Why? Because they were often written – or edited – by AI.
Since ChatGPT was released, the length of LinkedIn posts increased by 107%, according to a study by Originality.ai that came out late last year. Which does not surprise me one bit.
In contrast, an experienced editor usually cuts whatever they’re working on: a basic sub-editing rule is almost any first draft can be halved without losing any meaning.
(Having said that, SEO consultants used to say longer website content is better as it adds more keywords to your page – but now they’re saying AI search prefers shorter content, with the word of the moment being “chunks”. I might make this the topic of a future post – but for now I’ll simply say you should give the reader what they need and nothing more, which is also what Google recommends.)
But I digress.
Without rhyme or reason, AI tends to make content too long when left to its own devices.
That’s because it has no judgement. Generative AI systems such as ChatGPT and Claude use large language models – and these are not capable of critical thinking. If they were, humans would probably be extinct by now.
Instead of thinking, LLMs string words together in recognised patterns, not knowing what to keep, what to cut, and when to stop.
For example, I asked ChatGPT to tighten an early draft of this article. In all fairness, it did improve half of one sentence – but I had to ignore the rest of what it created because it didn’t sound like me. Or human, for that matter. It also changed some words and phrases without realising it lost meaning by doing so, and some of its changes – while initially sounding okay – didn’t make logical sense once I took an extra moment to think about them.
I can imagine people arguing that I needed a better prompt, or that AI improves the more you train it on your own writing. But AI’s pattern matching is not thinking, no matter how much you train it. I suspect people keep forgetting that because it gives the illusion of intelligence. And you need to think, reason and understand in order to know what to put in and what to leave out of each sentence, much less an article.

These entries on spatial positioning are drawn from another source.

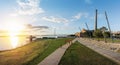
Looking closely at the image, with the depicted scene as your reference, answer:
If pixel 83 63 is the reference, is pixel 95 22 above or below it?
above

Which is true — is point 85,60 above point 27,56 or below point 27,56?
above

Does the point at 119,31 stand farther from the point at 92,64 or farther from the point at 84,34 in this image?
the point at 92,64

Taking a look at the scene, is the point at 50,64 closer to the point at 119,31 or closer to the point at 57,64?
the point at 57,64

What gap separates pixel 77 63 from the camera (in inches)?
677

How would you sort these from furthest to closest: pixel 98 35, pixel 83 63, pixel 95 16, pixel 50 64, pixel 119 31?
pixel 119 31 < pixel 95 16 < pixel 98 35 < pixel 83 63 < pixel 50 64

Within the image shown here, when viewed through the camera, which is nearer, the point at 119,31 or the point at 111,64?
the point at 111,64

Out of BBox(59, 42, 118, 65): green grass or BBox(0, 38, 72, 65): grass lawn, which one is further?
BBox(0, 38, 72, 65): grass lawn

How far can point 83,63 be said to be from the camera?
17109mm

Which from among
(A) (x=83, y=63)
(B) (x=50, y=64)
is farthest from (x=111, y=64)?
(B) (x=50, y=64)

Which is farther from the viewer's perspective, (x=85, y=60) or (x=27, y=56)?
(x=27, y=56)

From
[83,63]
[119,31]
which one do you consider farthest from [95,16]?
[83,63]

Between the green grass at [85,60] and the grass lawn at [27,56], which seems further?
the grass lawn at [27,56]

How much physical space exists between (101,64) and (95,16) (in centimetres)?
9851

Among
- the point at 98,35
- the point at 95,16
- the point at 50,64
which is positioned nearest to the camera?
the point at 50,64
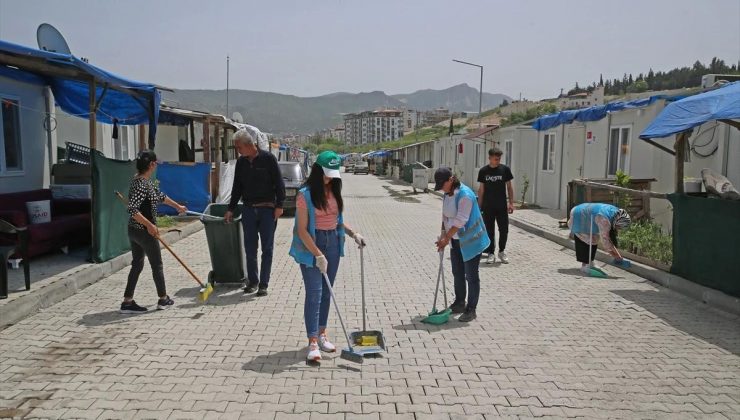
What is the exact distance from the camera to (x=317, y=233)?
457 centimetres

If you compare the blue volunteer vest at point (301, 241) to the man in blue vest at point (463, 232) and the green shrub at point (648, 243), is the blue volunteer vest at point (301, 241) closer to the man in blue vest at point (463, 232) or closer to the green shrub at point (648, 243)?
the man in blue vest at point (463, 232)

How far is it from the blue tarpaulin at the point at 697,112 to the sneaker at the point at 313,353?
514cm

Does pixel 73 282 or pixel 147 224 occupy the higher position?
pixel 147 224

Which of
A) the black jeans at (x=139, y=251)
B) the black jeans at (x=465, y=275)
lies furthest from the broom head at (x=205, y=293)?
the black jeans at (x=465, y=275)

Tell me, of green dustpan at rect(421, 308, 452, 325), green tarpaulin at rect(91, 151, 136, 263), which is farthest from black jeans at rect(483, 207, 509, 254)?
green tarpaulin at rect(91, 151, 136, 263)

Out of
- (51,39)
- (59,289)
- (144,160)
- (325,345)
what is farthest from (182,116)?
(325,345)

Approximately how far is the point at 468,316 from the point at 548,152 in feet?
44.3

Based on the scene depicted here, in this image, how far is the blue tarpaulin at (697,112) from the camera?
6.27 metres

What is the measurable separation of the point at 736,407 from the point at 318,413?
2.95 meters

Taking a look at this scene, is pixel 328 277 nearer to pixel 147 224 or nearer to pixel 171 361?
pixel 171 361

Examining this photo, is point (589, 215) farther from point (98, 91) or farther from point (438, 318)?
point (98, 91)

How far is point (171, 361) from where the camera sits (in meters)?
4.56

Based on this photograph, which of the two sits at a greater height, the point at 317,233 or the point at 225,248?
Result: the point at 317,233

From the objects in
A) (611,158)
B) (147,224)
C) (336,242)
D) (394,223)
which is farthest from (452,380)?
(611,158)
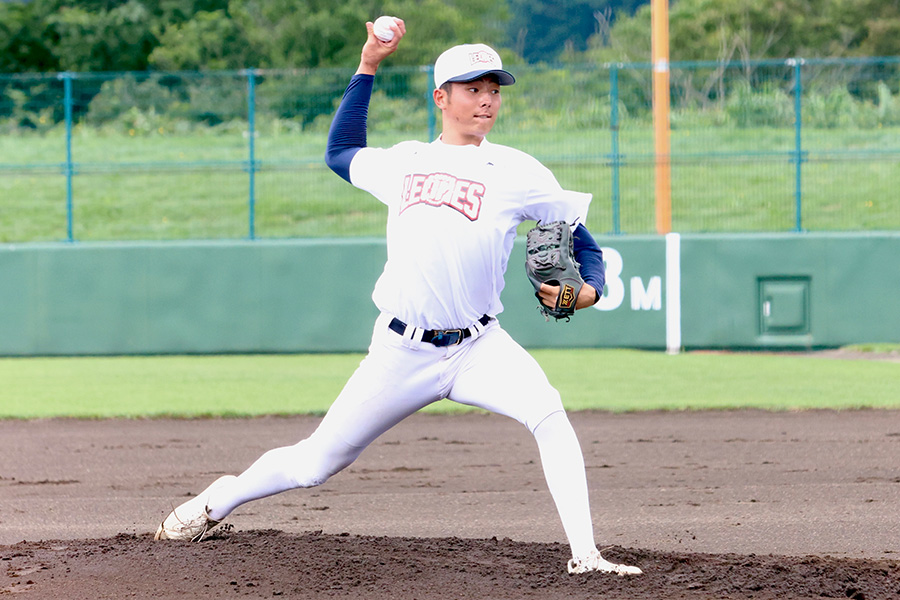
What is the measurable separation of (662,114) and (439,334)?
11139 mm

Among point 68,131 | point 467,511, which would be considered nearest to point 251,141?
point 68,131

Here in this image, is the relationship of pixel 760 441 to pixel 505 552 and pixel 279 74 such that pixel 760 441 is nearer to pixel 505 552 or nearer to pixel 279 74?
pixel 505 552

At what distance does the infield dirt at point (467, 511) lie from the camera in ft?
14.1

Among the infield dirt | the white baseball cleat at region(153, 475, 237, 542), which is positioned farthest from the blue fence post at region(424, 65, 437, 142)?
the white baseball cleat at region(153, 475, 237, 542)

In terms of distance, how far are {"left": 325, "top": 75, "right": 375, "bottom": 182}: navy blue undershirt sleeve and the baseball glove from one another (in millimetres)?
913

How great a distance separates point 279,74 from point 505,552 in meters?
11.6

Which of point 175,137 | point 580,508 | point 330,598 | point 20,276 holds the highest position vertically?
point 175,137

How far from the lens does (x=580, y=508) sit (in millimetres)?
4051

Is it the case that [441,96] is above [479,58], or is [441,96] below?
below

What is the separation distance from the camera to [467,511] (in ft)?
19.4

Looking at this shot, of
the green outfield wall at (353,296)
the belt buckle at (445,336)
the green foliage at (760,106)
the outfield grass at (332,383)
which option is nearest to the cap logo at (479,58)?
the belt buckle at (445,336)

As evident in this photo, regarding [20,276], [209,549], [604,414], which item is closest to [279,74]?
[20,276]

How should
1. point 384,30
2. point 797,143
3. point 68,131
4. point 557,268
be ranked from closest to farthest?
point 557,268
point 384,30
point 797,143
point 68,131

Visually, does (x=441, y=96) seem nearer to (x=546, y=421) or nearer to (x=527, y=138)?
(x=546, y=421)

There are several ways you can use AI as an editing tool, but that only works if you already know how to write and edit well in the first place – and only if you use it in limited ways, such as finding simpler words and checking for grammatical issues. Even then, I find that on average only one out of 10 “mistakes” it spots are actual mistakes – and so you need to know and be confident enough to make your own judgement calls about what it suggests.
For example, earlier in this article I used the phrase “without rhyme or reason”. AI said that was wrong, suggesting I replace it with “Not out of judgement, but out of pattern continuation”.
I rest my case.
People keep saying it’s ok to use AI because they then review what it creates afterwards, or it’s their initial idea that matters and not who (or what) expresses it – but that’s not how good writing works. You think as you write and you write as you think. You can’t outsource half that equation to a technology that can’t think.
That’s why half the points in this article only came about after I started writing. If I had simply fed my initial story ideas into AI, I wouldn’t have thought of them.
Quite frankly, the only time you can use AI to write is if it’s to create something simple and unoriginal that’s already been written before – such as step-by-step instructions on how to upload a video to YouTube. Or if you feed it so many instructions it’ll spit out generic copy that feels like it came from a template. And I might write a future post on what I think about most templated content.
But this article was originally about the hazards of long articles, and I’ve just written one myself. So I’ll stop here. It’s not the nice and neat conclusion AI likes to add, and that works just fine for me.